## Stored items
[Start of Attachment]

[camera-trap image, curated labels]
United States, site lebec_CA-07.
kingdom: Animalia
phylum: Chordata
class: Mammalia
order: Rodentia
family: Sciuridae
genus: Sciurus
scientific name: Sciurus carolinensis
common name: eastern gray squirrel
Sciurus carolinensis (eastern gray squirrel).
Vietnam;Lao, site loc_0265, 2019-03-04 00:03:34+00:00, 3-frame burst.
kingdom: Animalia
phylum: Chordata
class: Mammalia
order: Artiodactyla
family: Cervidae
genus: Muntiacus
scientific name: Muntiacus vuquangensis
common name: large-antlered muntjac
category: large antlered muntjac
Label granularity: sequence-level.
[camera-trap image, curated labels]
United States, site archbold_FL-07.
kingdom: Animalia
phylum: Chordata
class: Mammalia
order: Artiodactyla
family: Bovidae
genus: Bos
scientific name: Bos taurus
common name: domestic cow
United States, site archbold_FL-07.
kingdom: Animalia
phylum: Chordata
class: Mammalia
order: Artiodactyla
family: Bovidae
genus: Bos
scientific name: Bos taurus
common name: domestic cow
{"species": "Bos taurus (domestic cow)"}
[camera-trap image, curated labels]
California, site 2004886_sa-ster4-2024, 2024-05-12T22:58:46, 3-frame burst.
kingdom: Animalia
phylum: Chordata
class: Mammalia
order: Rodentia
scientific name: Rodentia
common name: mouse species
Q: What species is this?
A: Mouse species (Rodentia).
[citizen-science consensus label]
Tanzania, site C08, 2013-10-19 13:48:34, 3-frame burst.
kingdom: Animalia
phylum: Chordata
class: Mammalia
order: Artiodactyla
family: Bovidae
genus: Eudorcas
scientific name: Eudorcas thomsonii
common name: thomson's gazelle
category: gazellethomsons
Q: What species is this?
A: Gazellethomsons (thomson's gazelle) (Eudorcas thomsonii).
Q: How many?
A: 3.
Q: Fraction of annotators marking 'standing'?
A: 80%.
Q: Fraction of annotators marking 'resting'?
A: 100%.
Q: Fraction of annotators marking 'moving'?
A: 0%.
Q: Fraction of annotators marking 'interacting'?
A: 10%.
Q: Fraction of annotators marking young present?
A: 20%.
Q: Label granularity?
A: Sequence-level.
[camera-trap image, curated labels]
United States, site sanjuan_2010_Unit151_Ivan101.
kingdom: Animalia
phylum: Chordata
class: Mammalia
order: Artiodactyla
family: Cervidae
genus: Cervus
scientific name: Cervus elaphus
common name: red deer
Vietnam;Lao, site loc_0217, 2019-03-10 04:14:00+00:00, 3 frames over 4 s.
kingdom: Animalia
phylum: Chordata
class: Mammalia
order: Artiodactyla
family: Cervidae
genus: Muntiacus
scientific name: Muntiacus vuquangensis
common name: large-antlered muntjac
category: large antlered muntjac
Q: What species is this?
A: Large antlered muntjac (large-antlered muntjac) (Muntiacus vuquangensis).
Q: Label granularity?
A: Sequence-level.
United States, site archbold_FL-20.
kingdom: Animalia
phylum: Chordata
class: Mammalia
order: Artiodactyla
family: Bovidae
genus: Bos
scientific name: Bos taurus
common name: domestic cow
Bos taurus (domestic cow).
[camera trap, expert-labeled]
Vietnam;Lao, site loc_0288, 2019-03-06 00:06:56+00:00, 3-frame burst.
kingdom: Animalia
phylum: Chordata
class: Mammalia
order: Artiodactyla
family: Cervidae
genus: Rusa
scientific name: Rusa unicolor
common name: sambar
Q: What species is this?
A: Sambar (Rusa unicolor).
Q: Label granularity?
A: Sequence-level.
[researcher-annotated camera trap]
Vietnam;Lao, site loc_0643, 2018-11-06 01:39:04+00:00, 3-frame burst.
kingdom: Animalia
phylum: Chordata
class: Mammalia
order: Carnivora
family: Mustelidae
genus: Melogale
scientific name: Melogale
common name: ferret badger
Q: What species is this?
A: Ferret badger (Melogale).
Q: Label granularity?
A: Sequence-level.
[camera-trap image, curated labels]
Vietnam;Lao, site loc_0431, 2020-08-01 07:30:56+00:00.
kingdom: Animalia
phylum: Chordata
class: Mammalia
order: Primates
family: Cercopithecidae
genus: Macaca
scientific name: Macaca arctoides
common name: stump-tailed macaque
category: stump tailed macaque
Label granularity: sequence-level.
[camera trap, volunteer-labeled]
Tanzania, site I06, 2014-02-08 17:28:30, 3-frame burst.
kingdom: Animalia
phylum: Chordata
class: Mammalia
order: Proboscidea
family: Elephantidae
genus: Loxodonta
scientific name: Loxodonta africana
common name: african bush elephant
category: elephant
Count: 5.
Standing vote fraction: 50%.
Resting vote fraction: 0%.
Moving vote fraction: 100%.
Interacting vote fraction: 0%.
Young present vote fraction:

[End of Attachment]

## About this exercise
Output every record verbatim.

## Solution for this problem
[camera-trap image, curated labels]
United States, site lebec_CA-07.
kingdom: Animalia
phylum: Chordata
class: Mammalia
order: Rodentia
family: Sciuridae
genus: Sciurus
scientific name: Sciurus carolinensis
common name: eastern gray squirrel
Sciurus carolinensis (eastern gray squirrel).
Vietnam;Lao, site loc_0265, 2019-03-04 00:03:34+00:00, 3-frame burst.
kingdom: Animalia
phylum: Chordata
class: Mammalia
order: Artiodactyla
family: Cervidae
genus: Muntiacus
scientific name: Muntiacus vuquangensis
common name: large-antlered muntjac
category: large antlered muntjac
Label granularity: sequence-level.
[camera-trap image, curated labels]
United States, site archbold_FL-07.
kingdom: Animalia
phylum: Chordata
class: Mammalia
order: Artiodactyla
family: Bovidae
genus: Bos
scientific name: Bos taurus
common name: domestic cow
United States, site archbold_FL-07.
kingdom: Animalia
phylum: Chordata
class: Mammalia
order: Artiodactyla
family: Bovidae
genus: Bos
scientific name: Bos taurus
common name: domestic cow
{"species": "Bos taurus (domestic cow)"}
[camera-trap image, curated labels]
California, site 2004886_sa-ster4-2024, 2024-05-12T22:58:46, 3-frame burst.
kingdom: Animalia
phylum: Chordata
class: Mammalia
order: Rodentia
scientific name: Rodentia
common name: mouse species
Q: What species is this?
A: Mouse species (Rodentia).
[citizen-science consensus label]
Tanzania, site C08, 2013-10-19 13:48:34, 3-frame burst.
kingdom: Animalia
phylum: Chordata
class: Mammalia
order: Artiodactyla
family: Bovidae
genus: Eudorcas
scientific name: Eudorcas thomsonii
common name: thomson's gazelle
category: gazellethomsons
Q: What species is this?
A: Gazellethomsons (thomson's gazelle) (Eudorcas thomsonii).
Q: How many?
A: 3.
Q: Fraction of annotators marking 'standing'?
A: 80%.
Q: Fraction of annotators marking 'resting'?
A: 100%.
Q: Fraction of annotators marking 'moving'?
A: 0%.
Q: Fraction of annotators marking 'interacting'?
A: 10%.
Q: Fraction of annotators marking young present?
A: 20%.
Q: Label granularity?
A: Sequence-level.
[camera-trap image, curated labels]
United States, site sanjuan_2010_Unit151_Ivan101.
kingdom: Animalia
phylum: Chordata
class: Mammalia
order: Artiodactyla
family: Cervidae
genus: Cervus
scientific name: Cervus elaphus
common name: red deer
Vietnam;Lao, site loc_0217, 2019-03-10 04:14:00+00:00, 3 frames over 4 s.
kingdom: Animalia
phylum: Chordata
class: Mammalia
order: Artiodactyla
family: Cervidae
genus: Muntiacus
scientific name: Muntiacus vuquangensis
common name: large-antlered muntjac
category: large antlered muntjac
Q: What species is this?
A: Large antlered muntjac (large-antlered muntjac) (Muntiacus vuquangensis).
Q: Label granularity?
A: Sequence-level.
United States, site archbold_FL-20.
kingdom: Animalia
phylum: Chordata
class: Mammalia
order: Artiodactyla
family: Bovidae
genus: Bos
scientific name: Bos taurus
common name: domestic cow
Bos taurus (domestic cow).
[camera trap, expert-labeled]
Vietnam;Lao, site loc_0288, 2019-03-06 00:06:56+00:00, 3-frame burst.
kingdom: Animalia
phylum: Chordata
class: Mammalia
order: Artiodactyla
family: Cervidae
genus: Rusa
scientific name: Rusa unicolor
common name: sambar
Q: What species is this?
A: Sambar (Rusa unicolor).
Q: Label granularity?
A: Sequence-level.
[researcher-annotated camera trap]
Vietnam;Lao, site loc_0643, 2018-11-06 01:39:04+00:00, 3-frame burst.
kingdom: Animalia
phylum: Chordata
class: Mammalia
order: Carnivora
family: Mustelidae
genus: Melogale
scientific name: Melogale
common name: ferret badger
Q: What species is this?
A: Ferret badger (Melogale).
Q: Label granularity?
A: Sequence-level.
[camera-trap image, curated labels]
Vietnam;Lao, site loc_0431, 2020-08-01 07:30:56+00:00.
kingdom: Animalia
phylum: Chordata
class: Mammalia
order: Primates
family: Cercopithecidae
genus: Macaca
scientific name: Macaca arctoides
common name: stump-tailed macaque
category: stump tailed macaque
Label granularity: sequence-level.
[camera trap, volunteer-labeled]
Tanzania, site I06, 2014-02-08 17:28:30, 3-frame burst.
kingdom: Animalia
phylum: Chordata
class: Mammalia
order: Proboscidea
family: Elephantidae
genus: Loxodonta
scientific name: Loxodonta africana
common name: african bush elephant
category: elephant
Count: 5.
Standing vote fraction: 50%.
Resting vote fraction: 0%.
Moving vote fraction: 100%.
Interacting vote fraction: 0%.
Young present vote fraction:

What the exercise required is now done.